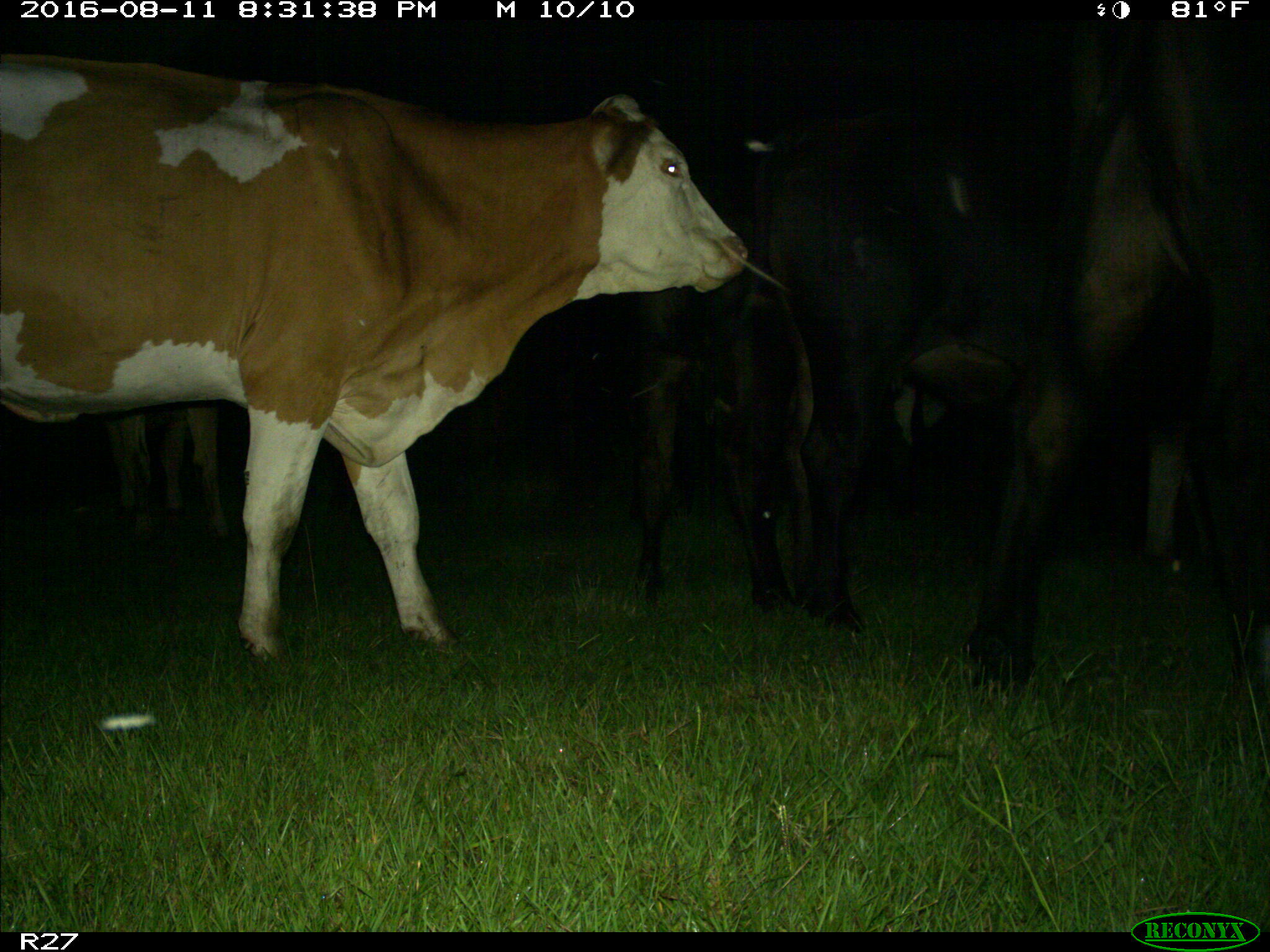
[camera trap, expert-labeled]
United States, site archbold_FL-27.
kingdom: Animalia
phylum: Chordata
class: Mammalia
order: Artiodactyla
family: Bovidae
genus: Bos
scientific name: Bos taurus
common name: domestic cow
Bos taurus (domestic cow).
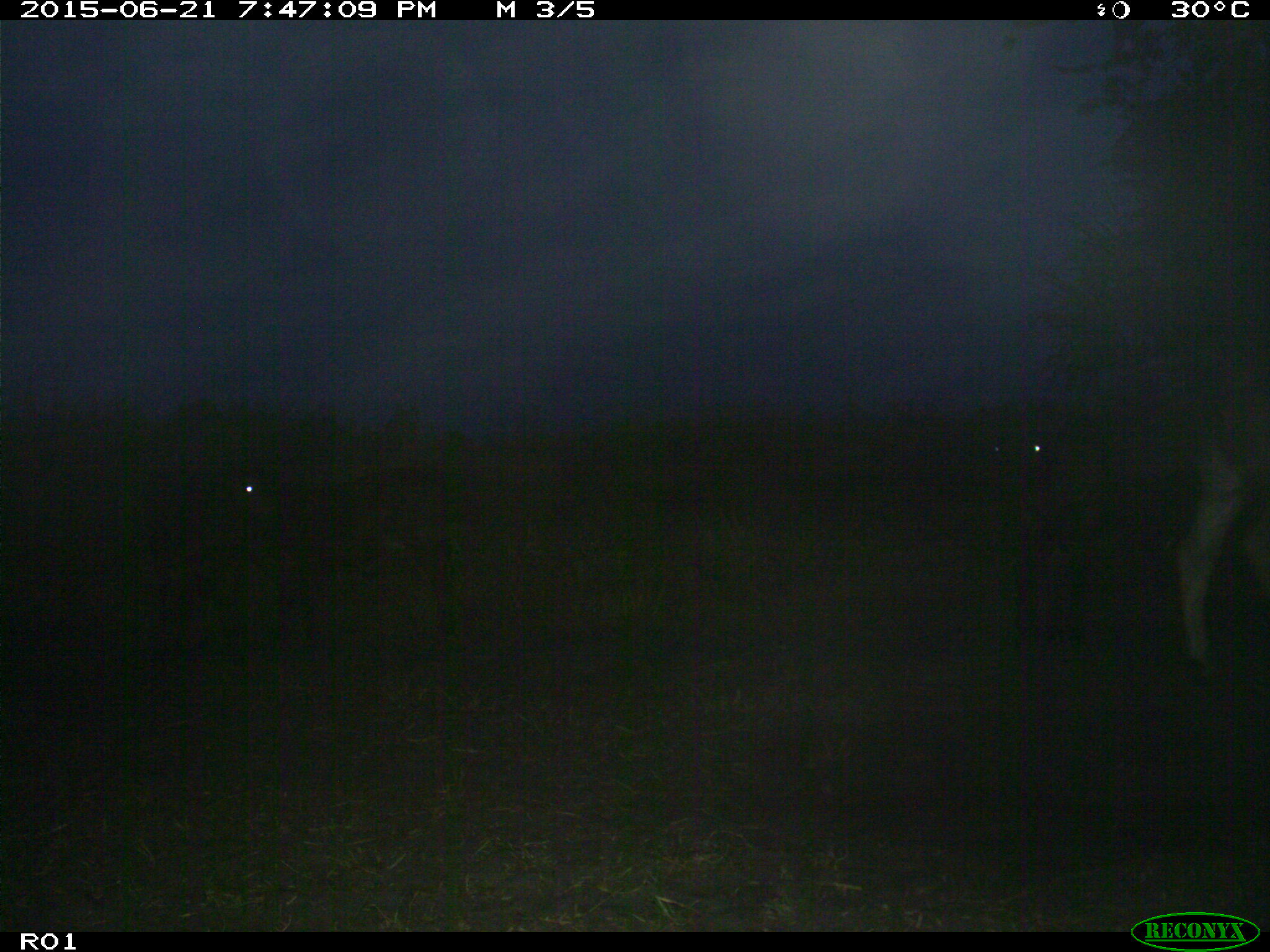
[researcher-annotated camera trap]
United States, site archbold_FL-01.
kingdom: Animalia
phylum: Chordata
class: Mammalia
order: Artiodactyla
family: Bovidae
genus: Bos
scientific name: Bos taurus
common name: domestic cow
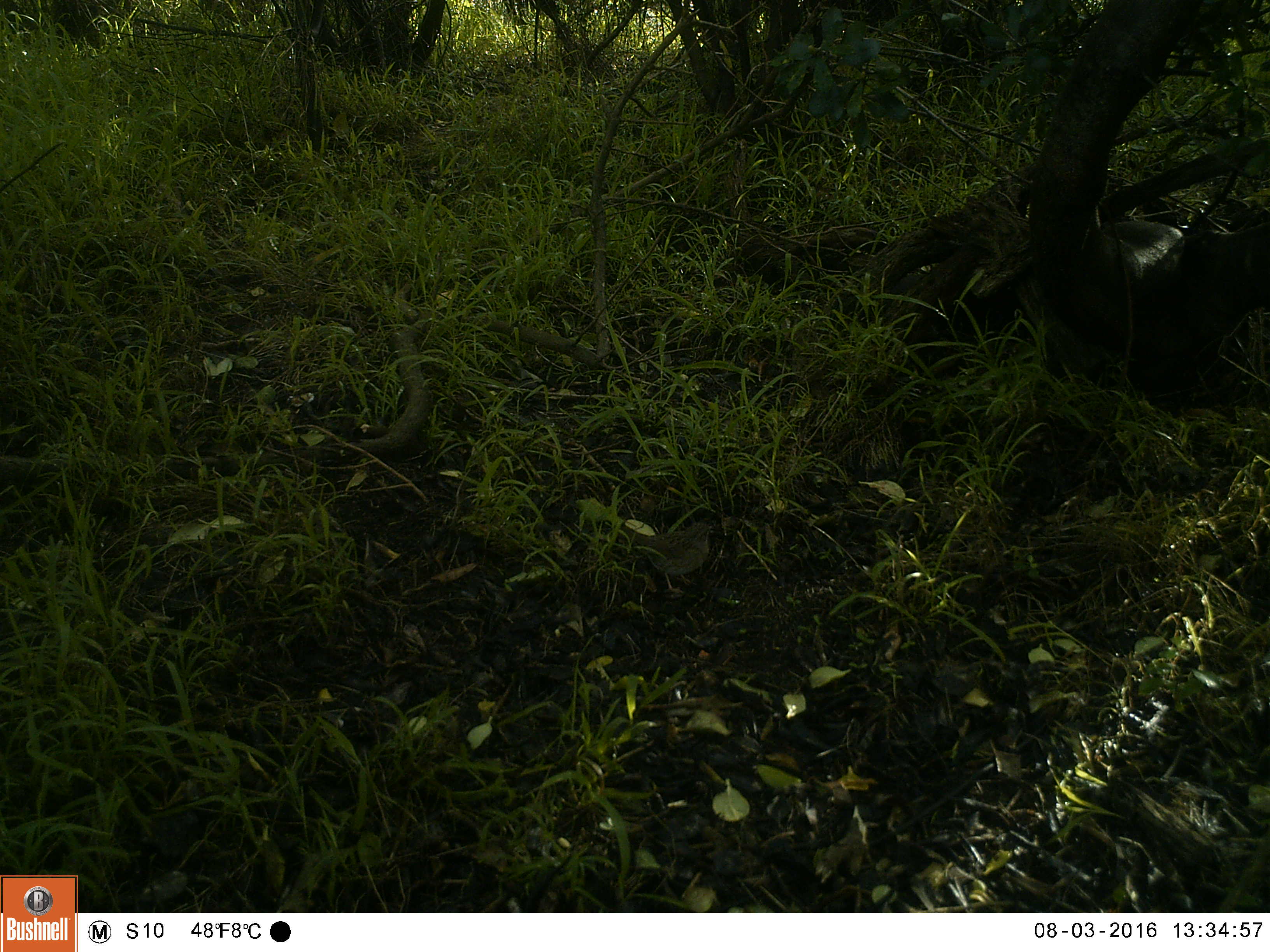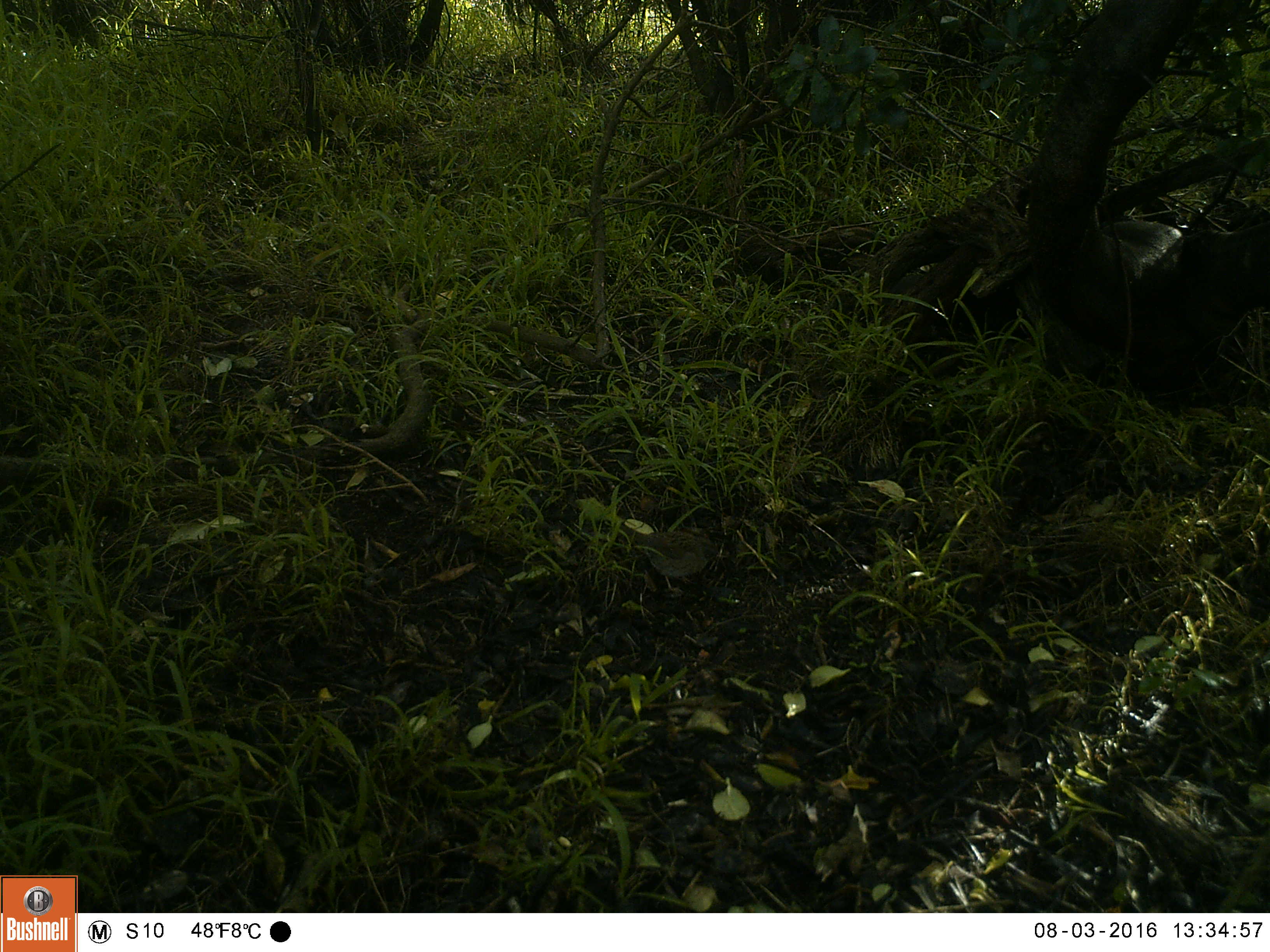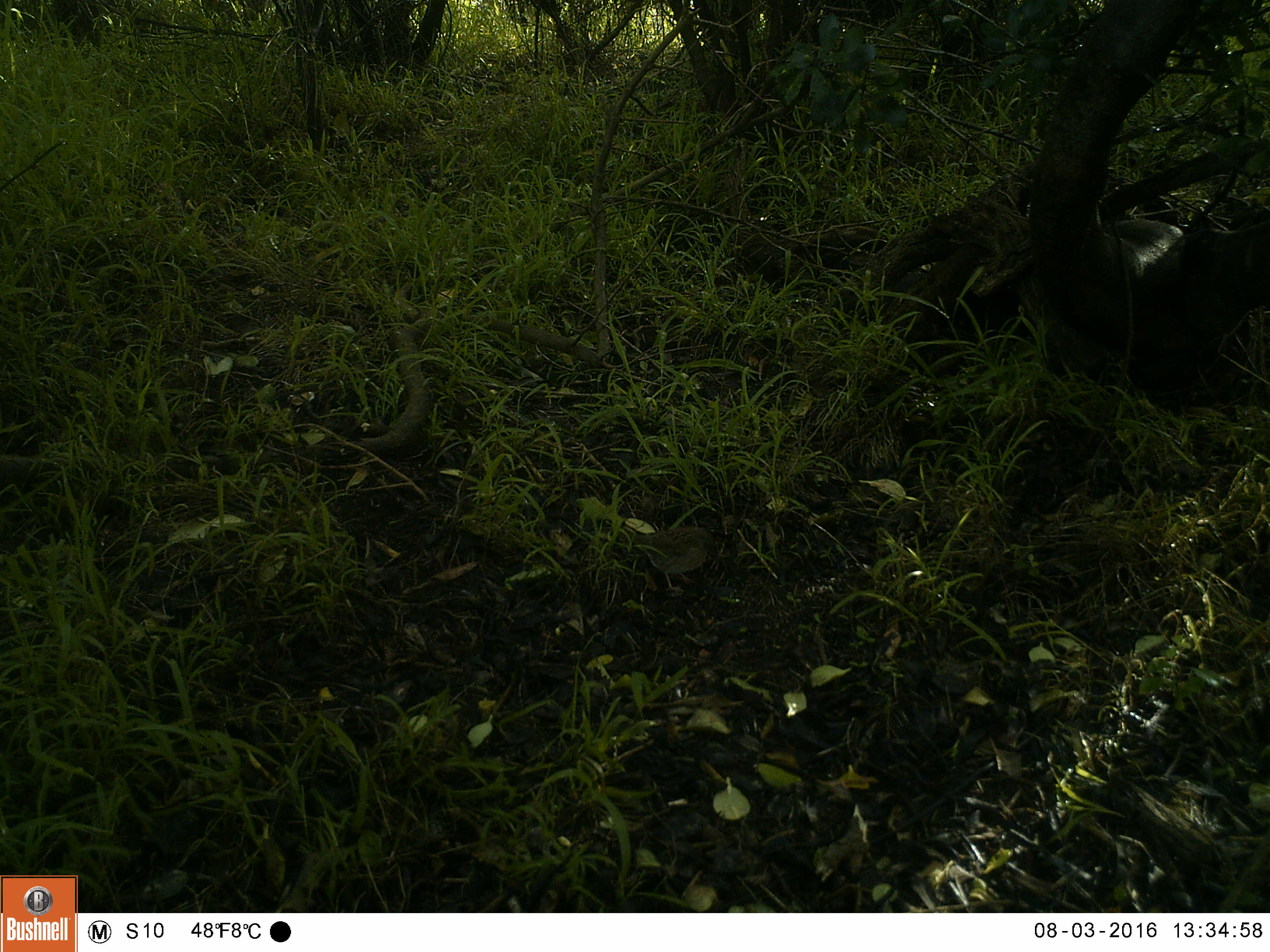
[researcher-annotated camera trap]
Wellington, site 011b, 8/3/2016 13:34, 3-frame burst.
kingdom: Animalia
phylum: Chordata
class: Aves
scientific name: Aves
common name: bird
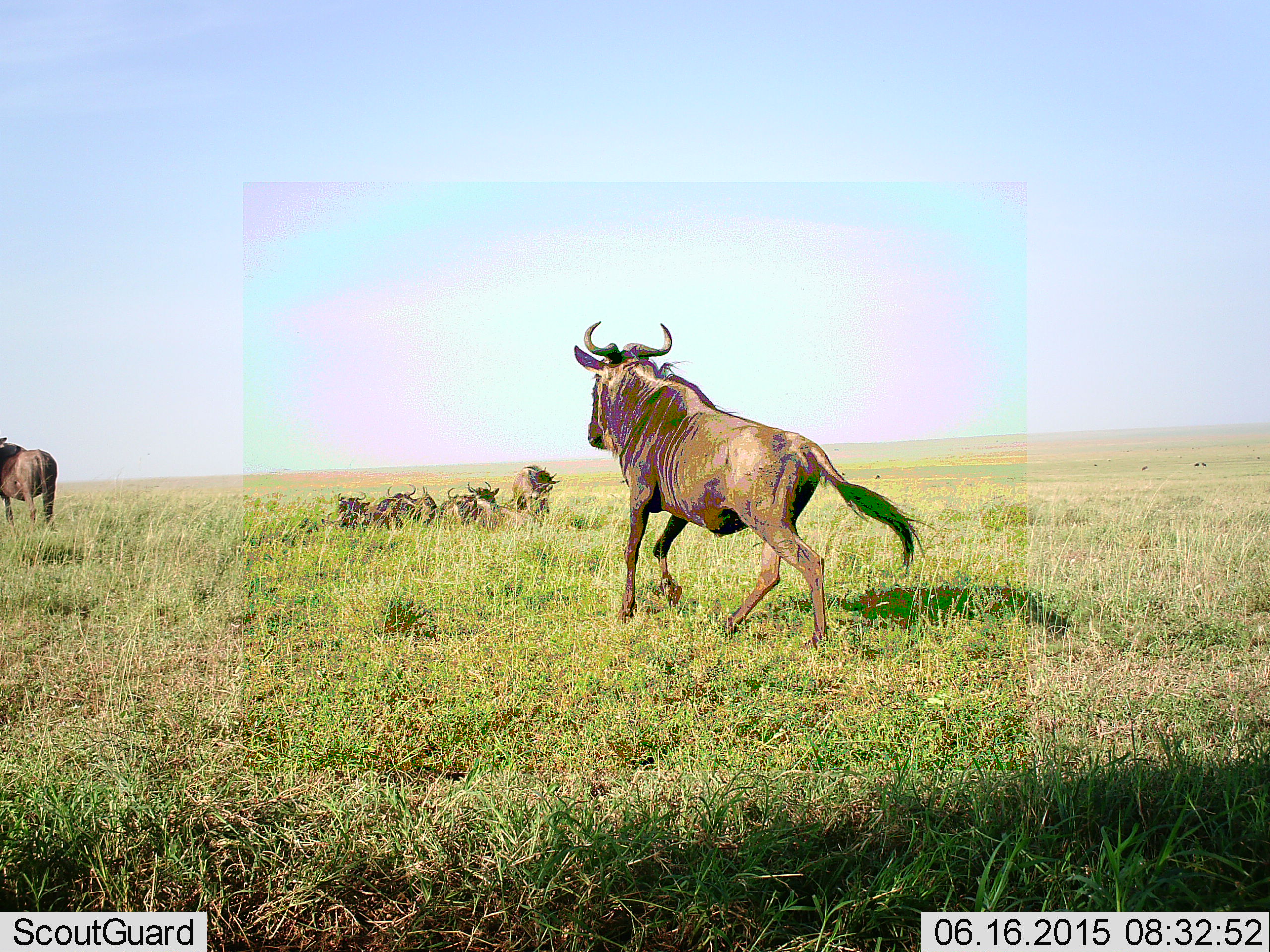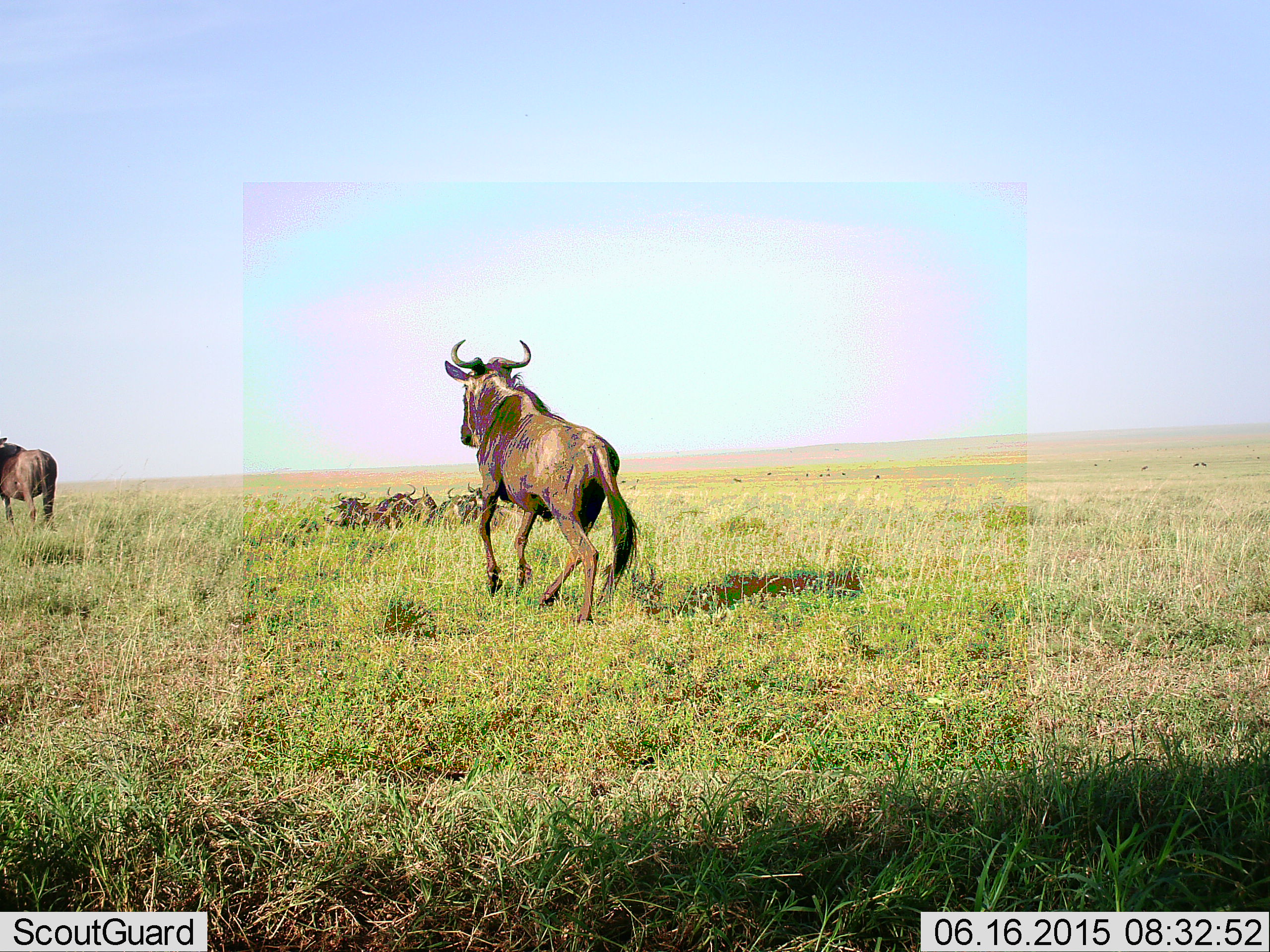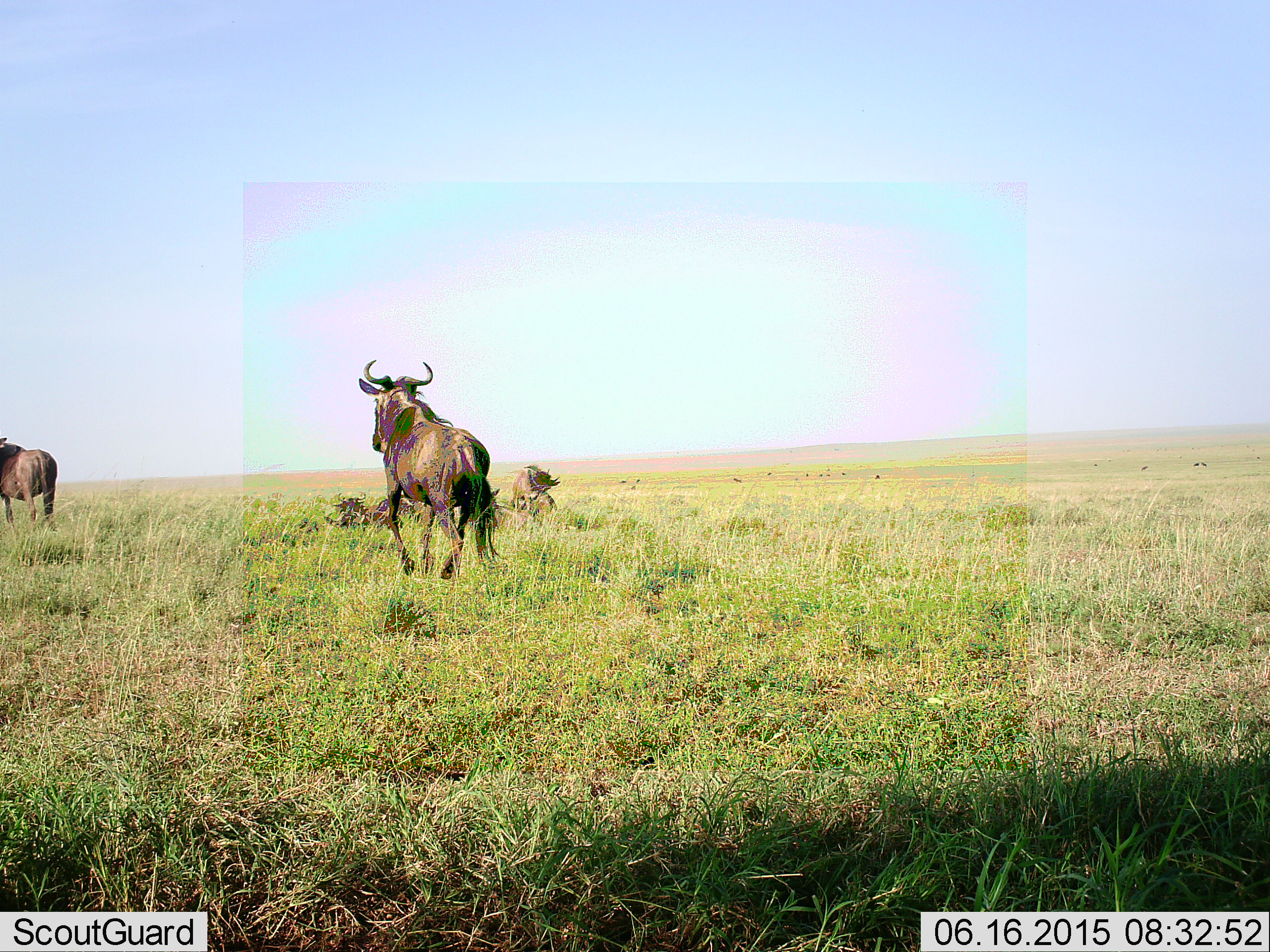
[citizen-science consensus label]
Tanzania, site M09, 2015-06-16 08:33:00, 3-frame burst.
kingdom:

• • • •

### [Activity]
Keep the pictures out and transcribe the listing exactly.

### [Answer below]
[camera trap, expert-labeled]
United States, site archbold_FL-27.
kingdom: Animalia
phylum: Chordata
class: Mammalia
order: Artiodactyla
family: Bovidae
genus: Bos
scientific name: Bos taurus
common name: domestic cow
Bos taurus (domestic cow).
[researcher-annotated camera trap]
United States, site archbold_FL-01.
kingdom: Animalia
phylum: Chordata
class: Mammalia
order: Artiodactyla
family: Bovidae
genus: Bos
scientific name: Bos taurus
common name: domestic cow
[researcher-annotated camera trap]
Wellington, site 011b, 8/3/2016 13:34, 3-frame burst.
kingdom: Animalia
phylum: Chordata
class: Aves
scientific name: Aves
common name: bird
[citizen-science consensus label]
Tanzania, site M09, 2015-06-16 08:33:00, 3-frame burst.
kingdom:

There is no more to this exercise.